Nicht die Rumänen vom Dienst
Am Sonntag ist die Buchmesse in Leipzig, die 271.000 Besucher zählte, zu Ende gegangen. Die Debatte über rechte Verlage verlief ohne Zwischenfälle. Was bleibt vom Gastland Rumänien? Und folgt bald Österreich?
2007 trat Rumänien der Europäischen Union bei. Was ist seither weitergegangen? Viel, aber auch vieles nicht. Etwa sei Rumänien nach wie vor nicht auf der mentalen Landkarte Europa verzeichnet, vernahm man bei Gesprächen auf der am Sonntag zu Ende gegangenen Leipziger Buchmesse wiederholt. Dabei sei es früher in Europa prominenter vertreten gewesen. Jahrhundertelang war die Region etwa für Durchreisende nach Konstantinopel wichtig.
Der Historiker Gheorghe Iacob hat gerade bei New Academic Press Rumänien in der Epoche der Modernisierung (1859–1939) veröffentlicht und beleuchtet darin historisch unter anderem die wirtschaftlichen Beziehungen Rumäniens zu Mitteleuropa.
Dieser Tage wurden jedenfalls Bücher gehandelt. Inzwischen ist die kleine Messebühne mit der runden Sitzarena des Gastlandes wieder abgebaut. Literatur wirkte aber bereits, als der Kommunismus in Osteuropa herrschte, über die Grenzen hinweg. Da trieb der Austausch gar wundersame Blüten: Vieles, was in der DDR nicht gedruckt werden durfte, rutschte in rumäniendeutschen Zeitschriften und Büchern durch die Zensur und per Export in die DDR, so Übersetzer Gerhardt Csejka.
Was die rumänisch-schweizerische Autorin Dana Grigorcea im Gespräch mit Csejka am Samstag anmerkte, sind die Erwartungen des Lesers an Texte aus anderen Kulturkreisen. Dieser erwarte von ihnen oft bestimmte, klischeehafte Themen. Aber ein Autor, so Grigorcea, wolle universell sein, „nicht der Rumäne vom Dienst“. Gewiss auch dem soll jeder Auftritt als Gastland entgegenwirken.
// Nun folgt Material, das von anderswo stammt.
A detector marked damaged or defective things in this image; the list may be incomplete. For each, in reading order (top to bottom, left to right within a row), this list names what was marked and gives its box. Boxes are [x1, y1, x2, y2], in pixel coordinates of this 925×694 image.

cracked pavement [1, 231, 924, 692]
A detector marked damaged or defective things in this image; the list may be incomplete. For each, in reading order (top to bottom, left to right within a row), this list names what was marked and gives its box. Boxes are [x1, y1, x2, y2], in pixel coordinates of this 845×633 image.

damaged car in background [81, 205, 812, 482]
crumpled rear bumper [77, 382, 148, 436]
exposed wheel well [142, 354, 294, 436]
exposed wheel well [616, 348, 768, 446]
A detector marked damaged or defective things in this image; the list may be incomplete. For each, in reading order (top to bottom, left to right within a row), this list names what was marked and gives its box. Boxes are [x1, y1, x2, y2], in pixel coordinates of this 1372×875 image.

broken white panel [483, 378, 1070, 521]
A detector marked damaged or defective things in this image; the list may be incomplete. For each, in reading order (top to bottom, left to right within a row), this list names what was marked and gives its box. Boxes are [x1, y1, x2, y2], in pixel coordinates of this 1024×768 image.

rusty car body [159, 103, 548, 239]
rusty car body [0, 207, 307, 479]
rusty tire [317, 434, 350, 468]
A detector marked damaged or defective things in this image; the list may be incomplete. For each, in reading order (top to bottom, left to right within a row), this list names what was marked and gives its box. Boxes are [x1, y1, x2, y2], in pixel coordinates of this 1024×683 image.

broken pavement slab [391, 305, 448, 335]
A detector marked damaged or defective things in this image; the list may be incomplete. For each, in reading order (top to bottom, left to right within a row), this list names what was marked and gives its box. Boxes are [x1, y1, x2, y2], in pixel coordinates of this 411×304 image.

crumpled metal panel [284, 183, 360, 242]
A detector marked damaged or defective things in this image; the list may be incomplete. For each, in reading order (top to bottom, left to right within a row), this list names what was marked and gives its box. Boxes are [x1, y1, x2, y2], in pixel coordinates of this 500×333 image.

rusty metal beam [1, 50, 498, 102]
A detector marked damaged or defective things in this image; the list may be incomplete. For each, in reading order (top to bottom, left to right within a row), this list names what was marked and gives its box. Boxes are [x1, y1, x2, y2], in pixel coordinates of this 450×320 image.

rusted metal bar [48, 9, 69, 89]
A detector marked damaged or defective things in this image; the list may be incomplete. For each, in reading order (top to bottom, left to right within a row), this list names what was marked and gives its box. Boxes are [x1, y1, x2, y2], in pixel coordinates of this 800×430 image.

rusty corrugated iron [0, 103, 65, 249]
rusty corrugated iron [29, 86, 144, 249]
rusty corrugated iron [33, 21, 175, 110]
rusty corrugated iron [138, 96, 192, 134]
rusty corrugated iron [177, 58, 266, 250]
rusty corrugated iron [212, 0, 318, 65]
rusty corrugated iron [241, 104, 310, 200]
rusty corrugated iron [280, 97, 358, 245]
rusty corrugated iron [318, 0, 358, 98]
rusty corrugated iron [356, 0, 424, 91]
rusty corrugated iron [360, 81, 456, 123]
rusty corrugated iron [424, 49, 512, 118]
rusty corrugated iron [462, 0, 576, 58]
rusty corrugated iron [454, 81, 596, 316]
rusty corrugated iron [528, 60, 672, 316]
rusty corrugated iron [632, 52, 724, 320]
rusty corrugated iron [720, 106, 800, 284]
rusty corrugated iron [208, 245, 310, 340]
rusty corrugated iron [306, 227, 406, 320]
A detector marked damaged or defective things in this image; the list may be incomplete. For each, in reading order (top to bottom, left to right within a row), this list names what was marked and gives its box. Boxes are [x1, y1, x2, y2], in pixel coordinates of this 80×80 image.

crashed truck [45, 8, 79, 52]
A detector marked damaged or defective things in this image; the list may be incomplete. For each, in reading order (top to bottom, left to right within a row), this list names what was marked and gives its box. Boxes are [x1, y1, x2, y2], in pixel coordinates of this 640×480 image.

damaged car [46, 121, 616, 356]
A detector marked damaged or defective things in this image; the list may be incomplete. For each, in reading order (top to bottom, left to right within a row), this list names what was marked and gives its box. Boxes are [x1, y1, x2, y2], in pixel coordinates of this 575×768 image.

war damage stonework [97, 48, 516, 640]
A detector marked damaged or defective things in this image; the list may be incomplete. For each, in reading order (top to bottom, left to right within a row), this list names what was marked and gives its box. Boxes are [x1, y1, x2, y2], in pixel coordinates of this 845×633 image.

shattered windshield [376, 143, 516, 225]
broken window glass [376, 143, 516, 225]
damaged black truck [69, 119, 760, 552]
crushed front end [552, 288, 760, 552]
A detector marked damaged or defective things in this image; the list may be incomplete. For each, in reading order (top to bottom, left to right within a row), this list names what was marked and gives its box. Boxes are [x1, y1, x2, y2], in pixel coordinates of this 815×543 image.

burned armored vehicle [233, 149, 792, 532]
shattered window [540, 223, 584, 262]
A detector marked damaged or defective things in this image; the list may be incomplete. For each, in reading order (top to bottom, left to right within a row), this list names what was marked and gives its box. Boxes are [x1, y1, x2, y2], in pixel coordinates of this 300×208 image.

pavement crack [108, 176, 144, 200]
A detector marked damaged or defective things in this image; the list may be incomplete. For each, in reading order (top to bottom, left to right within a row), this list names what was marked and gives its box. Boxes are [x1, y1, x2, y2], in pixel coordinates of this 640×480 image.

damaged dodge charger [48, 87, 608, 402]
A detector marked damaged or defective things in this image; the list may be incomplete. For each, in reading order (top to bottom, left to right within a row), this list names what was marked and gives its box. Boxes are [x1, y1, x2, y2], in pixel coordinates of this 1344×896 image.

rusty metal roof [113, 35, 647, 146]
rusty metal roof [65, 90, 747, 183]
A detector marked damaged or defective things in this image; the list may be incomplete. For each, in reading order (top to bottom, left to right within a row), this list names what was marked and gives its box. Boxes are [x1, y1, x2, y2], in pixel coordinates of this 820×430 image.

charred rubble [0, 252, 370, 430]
Das Zitat beschreibt aber die Funktionsweise jeder guten Literatur.
Was sonst geschah? Man sprach über die steigende Zahl von Literaturpreisen und -festivals trotz sinkender Leserzahlen. Lösung: eine Verlagerung von der stillen Einzelbeschäftigung Lesen zum sozialen und zeitökonomischen Event. Ex-HanserChef Michael Krüger zeigte angesichts von 90 Prozent Büchern, die einander so ähnlich seien, dass man meine, man möchte nie wieder eines lesen, Verständnis für die „erschöpften Gesichter“mancher Messebesucher.
Verhandlung mit Österreich
Kommendes Jahr ist Tschechien Gastland, für 2021 gibt es eine Absichtserklärung mit Portugal – mehr als 200 Millionen Menschen weltweit sprechen Portugiesisch. Für 2020 ist die Entscheidung hingegen noch ganz offen, auch mit Österreich laufen Verhandlungen. Auf den deutschen Bestsellerlisten steht man bereits, deutsche Buchpreise gewinnt man auch. Übersetzungen von Mundartgedichten würden wohl nicht angefertigt. Was würde aus dieser Entscheidung wachsen?
Dass es stets ein Gastland geben müsse, findet Buchmessendirektor Oliver Zille nicht. Ein politischer Schwerpunkt sei ebenso denkbar. „Sich vom Rätsel des anderen wachhalten lassen“, auch dieser schöne Satz ließ sich nämlich in Leipzig aufschnappen.